"Right. I've nearly forgotten how to swim——"
He stepped from the punt and ran lightly round the pond.
Julia's wet fingers still held the flower. Her head hung a little down, so that the light from the water was thrown softly up on to her face. Her eyes, but her eyes only, moved as the sound of another plunge was heard; but it was only the other Du Pré and Southby. I did not speak. There would be time enough for talking after Derry had gone to bed—early.
Then over by the house a gleam of white appeared. It was Derry with a robe of towelling over his shoulders. He did not take the path to the diving-board; instead, he dropped the towel on a grass border, looked aloft for a moment, and then took a straight run at one of the willows. It was a "cricket-bat" willow, and it overhung the diving-board at an angle out of the vertical. How he managed the leap I do not know, but in a moment he was up the tree like a squirrel, poised in the fork, laughing down at the surprised boys on the stage below.
"Stand clear," he called.
His path through the air was a swallow's. There was a soft plunge, a hissing effervescence as of black soda-water, and he shot to the surface again like a javelin, a dozen yards away.

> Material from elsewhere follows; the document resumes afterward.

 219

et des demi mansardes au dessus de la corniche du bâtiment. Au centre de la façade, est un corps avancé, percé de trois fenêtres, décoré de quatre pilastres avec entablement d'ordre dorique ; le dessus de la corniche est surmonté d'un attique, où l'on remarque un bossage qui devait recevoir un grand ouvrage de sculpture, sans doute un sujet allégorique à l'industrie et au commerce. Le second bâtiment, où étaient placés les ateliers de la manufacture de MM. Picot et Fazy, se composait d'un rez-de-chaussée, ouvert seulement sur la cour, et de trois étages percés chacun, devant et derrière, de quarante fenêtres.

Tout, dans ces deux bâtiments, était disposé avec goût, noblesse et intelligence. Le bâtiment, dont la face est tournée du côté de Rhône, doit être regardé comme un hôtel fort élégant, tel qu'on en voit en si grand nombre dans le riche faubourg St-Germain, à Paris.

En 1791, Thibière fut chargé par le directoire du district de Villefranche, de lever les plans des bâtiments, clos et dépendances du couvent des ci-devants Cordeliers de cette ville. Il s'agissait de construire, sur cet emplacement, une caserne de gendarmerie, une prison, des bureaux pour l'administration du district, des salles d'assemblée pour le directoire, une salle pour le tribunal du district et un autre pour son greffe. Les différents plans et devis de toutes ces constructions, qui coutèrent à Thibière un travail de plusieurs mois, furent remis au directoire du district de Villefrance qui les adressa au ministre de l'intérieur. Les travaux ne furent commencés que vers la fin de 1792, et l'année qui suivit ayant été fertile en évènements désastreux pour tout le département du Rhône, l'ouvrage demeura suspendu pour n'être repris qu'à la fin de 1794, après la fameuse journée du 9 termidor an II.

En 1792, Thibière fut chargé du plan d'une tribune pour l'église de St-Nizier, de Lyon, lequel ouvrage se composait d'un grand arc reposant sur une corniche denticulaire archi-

"Oh, ripping plunge, sir!" one of the boys called rapturously. "Jimmy! Did you see it? Did you see that?"
"Come in—let's make a dog-fight of it!" Derry cried.
And one after another they tumbled in and splashed towards him.
I have been told that that Friday's four are still the envied of the whole school. He was very wonderful with them. The dog-fight over he set to work to coach them. They had never seen the stroke that consists of turning the left leg from the knee downwards into a screw-propeller, so that the swimmer travels forward, not in a series of impulses, but at a uniform rate of progress. He showed them in the water, and then hoisted himself to the diving-platform and showed them there. The stage became a comical waggling of nubile white legs.